Quais du Polar 2019 : La note américaine ; David Grann: épisode oublié de l’Histoire des États-Unis.
"C'était le corps boursouflé et décomposé d'une femme qui aurait pu être une Indienne: elle était sur le dos, les cheveux entortillés dans la boue, les yeux levés au ciel. Des vers dévoraient son corps."
Déjà auteur de La cité perdue de Z, subliment adapté l'an passé par James Gray, David Grann signe avec La Note américaine un récit à multiples entrées, mêlant les genres (investigation, polar, Far West, Histoire, etc.) propre à séduire le cinéma. On annonce un film avec Martin Scorsese à la réalisation, Robert de Niro et Leonardo DiCaprio dans les rôles titres.
Aussi oublié soit-il, le Règne de la terreur a bien existé, et Grann entend bien dans cet ouvrage, non seulement le rappeler, mais aussi montrer le sort qui fut réservé aux indiens Osages par le gouvernement américain et enfin, faire la lumière sur tout un système de mise en place de cette terreur et d’exploitation de celle-ci à des degrés divers.

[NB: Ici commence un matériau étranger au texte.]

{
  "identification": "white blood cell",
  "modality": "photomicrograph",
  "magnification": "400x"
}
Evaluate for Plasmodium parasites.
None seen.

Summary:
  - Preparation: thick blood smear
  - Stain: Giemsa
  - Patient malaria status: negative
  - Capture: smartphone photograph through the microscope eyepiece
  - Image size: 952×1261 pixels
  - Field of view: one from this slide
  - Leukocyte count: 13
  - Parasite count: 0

"Jusqu’au rachat par les États-Unis de la Louisiane française en 1803, les Osages peuplaient un immense territoire du centre du pays, entre Missouri et montagnes Rocheuses. Peu à peu confinés dans un espace sans cesse plus étriqué, confrontés à l’avancée des colons blancs, ils finirent par acheter au début des années 1870 des terres dans l’actuel Oklahoma. Leur histoire, à partir de ce moment aurait pu se dérouler sans grands bouleversements."

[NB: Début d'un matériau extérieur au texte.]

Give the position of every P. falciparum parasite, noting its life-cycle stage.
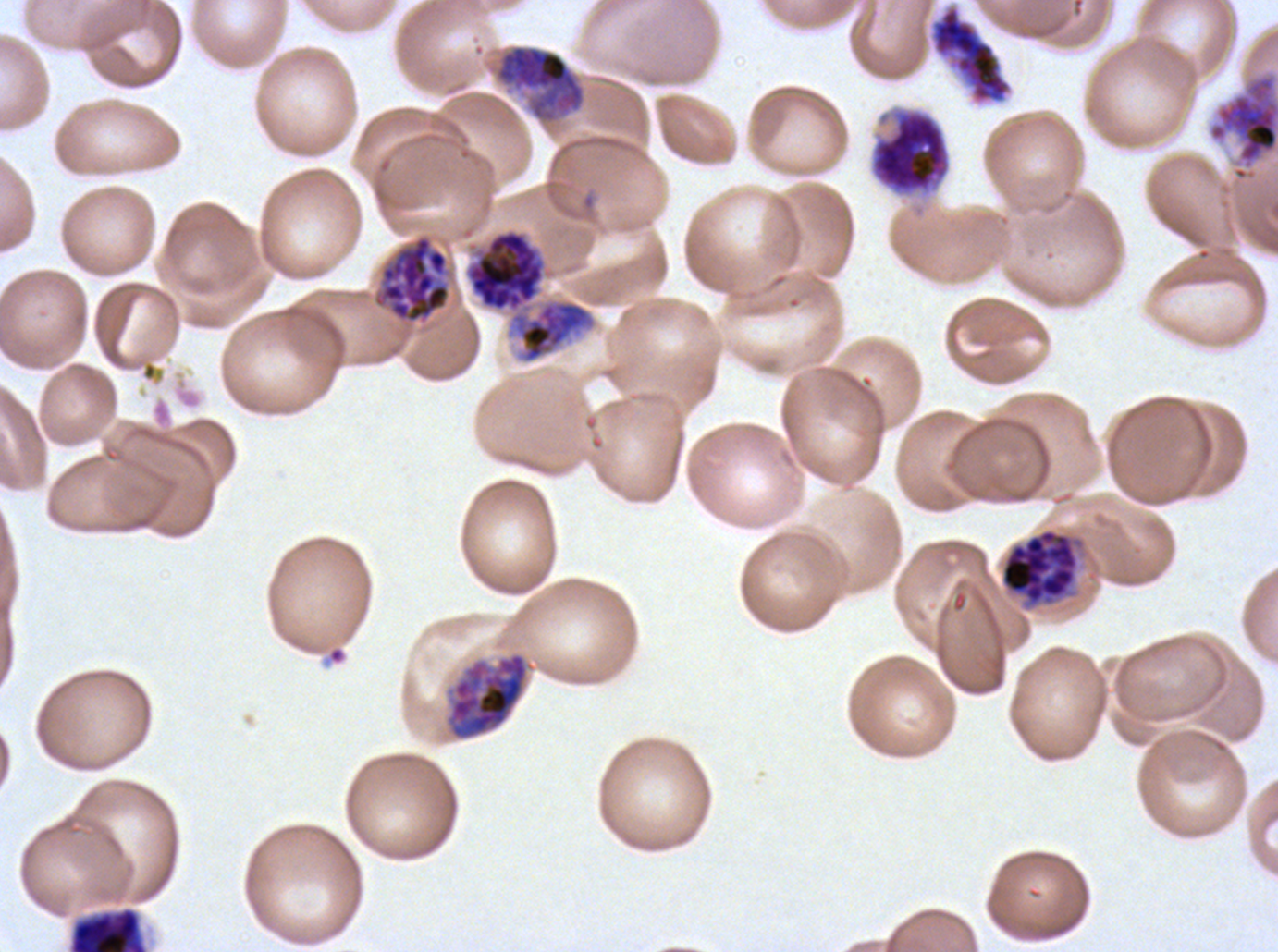
Approximate bounding boxes as (x1, y1, x2, y2) in pixels.
Early schizonts: (486, 43, 587, 126), (868, 104, 952, 201), (465, 229, 595, 363), (68, 906, 149, 951).
Late schizonts: (1207, 72, 1277, 182), (465, 229, 595, 363) (two touching objects share this one region), (1000, 528, 1079, 607), (447, 652, 529, 740).
Segmenters: (929, 4, 1013, 105), (373, 234, 451, 324).
No rings, late-ring/early-trophozoite forms, mid trophozoites, late trophozoites, or gametocytes observed.

A sub-image separated from a larger composite. Ex-vivo P. falciparum culture from a patient in The Gambia, grown for 24 to 48 hours. Giemsa stain. Thin blood smear. Life-cycle stages observed: early schizont, late schizont, segmenter. Image is 1278×952 pixels.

Cette enquête journalistique sur un épisode oublié de l’Histoire des États-Unis et qui nous mène à la rencontre des Amérindiens est assez effarante et passionnante : David Grann a reconstitué scrupuleusement les faits, se basant sur les archives et les témoignages. Tout ce qu’il décrit semble en effet être le reflet exact de la réalité de ce “règne de la terreur” qui secoua la tribu des Osages au début des années 1920.
Ouvrage d’enquête historique exemplaire, formidable roman noir et saisissant portrait d’une communauté dans laquelle les liens entre opprimés et oppresseurs s’entremêlent avec effroi, La note américaine est un livre en tous points captivant et salutaire.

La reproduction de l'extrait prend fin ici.